§ **TUGAS**
Nyatakan bagian materi yang dimulai dari baris yang memuat "What distance from the camera" hingga akhir materi sebagai CSV dua kolom bernama teks dan jawaban, dengan satu baris untuk setiap pasangan teks dan jawabannya. Letakkan masing-masing dalam satu field bertanda kutip, dan ganti setiap pemisah baris dengan spasi.

§ **MATERI YANG DIBERIKAN**
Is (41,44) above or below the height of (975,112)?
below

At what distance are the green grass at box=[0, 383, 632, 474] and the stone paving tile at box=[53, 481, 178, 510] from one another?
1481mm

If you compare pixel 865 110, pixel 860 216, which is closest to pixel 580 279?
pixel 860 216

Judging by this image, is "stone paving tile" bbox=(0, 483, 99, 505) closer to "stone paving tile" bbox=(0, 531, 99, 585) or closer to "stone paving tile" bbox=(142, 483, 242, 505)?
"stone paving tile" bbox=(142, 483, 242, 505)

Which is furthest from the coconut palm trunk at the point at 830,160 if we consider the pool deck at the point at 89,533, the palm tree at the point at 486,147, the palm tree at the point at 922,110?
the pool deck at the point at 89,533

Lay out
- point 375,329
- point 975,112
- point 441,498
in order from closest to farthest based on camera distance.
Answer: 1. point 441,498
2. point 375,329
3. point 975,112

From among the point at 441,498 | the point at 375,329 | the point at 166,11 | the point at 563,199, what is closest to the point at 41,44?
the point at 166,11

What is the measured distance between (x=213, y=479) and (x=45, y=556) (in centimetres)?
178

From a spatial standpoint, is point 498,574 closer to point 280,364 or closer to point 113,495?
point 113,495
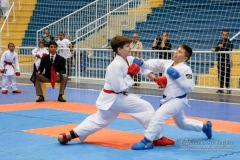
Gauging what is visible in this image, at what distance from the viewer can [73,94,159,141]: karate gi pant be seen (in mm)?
5605

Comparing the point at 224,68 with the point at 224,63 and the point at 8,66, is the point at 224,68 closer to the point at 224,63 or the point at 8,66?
the point at 224,63

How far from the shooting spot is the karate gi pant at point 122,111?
5.61 m

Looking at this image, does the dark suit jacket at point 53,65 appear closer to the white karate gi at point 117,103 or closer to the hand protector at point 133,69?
the white karate gi at point 117,103

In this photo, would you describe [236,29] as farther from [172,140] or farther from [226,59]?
[172,140]

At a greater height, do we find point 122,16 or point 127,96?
point 122,16

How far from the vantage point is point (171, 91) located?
5.70m

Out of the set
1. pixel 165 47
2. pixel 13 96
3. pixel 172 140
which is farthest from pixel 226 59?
pixel 172 140

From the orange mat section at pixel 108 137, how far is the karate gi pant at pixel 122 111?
280mm

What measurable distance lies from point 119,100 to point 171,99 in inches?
25.0

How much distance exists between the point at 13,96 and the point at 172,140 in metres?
6.61

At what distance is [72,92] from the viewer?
486 inches

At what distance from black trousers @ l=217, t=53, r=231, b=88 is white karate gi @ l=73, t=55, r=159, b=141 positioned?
6400mm

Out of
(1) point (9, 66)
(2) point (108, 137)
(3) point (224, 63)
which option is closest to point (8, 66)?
(1) point (9, 66)

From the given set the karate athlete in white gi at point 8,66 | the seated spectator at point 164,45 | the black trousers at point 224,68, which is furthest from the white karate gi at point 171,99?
the karate athlete in white gi at point 8,66
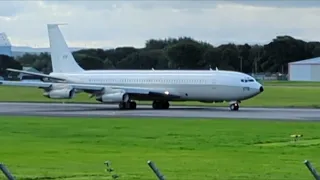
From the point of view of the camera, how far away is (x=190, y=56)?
148 meters

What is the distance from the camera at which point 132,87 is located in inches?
2618

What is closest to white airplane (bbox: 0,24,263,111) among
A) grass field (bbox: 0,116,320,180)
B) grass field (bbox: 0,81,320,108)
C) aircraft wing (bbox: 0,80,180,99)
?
aircraft wing (bbox: 0,80,180,99)

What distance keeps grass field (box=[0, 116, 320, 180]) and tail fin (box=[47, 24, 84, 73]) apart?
1012 inches

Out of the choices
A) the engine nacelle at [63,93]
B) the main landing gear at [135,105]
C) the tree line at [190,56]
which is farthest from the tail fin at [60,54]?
the tree line at [190,56]

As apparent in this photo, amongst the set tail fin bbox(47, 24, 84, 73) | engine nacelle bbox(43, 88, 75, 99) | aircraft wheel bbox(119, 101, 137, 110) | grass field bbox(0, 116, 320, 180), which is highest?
tail fin bbox(47, 24, 84, 73)

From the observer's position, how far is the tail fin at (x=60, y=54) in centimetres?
7400

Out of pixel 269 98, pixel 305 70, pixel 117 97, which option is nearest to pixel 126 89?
pixel 117 97

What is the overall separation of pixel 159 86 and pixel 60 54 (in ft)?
41.3

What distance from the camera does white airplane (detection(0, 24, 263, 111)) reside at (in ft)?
207

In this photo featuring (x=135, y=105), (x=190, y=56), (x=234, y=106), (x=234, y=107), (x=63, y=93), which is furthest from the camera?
(x=190, y=56)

§ **JAWABAN**
teks,jawaban
"What distance from the camera does white airplane (detection(0, 24, 263, 111)) reside at (in ft)?","207"
"In this photo featuring (x=135, y=105), (x=190, y=56), (x=234, y=106), (x=234, y=107), (x=63, y=93), which is furthest from the camera?","(x=190, y=56)"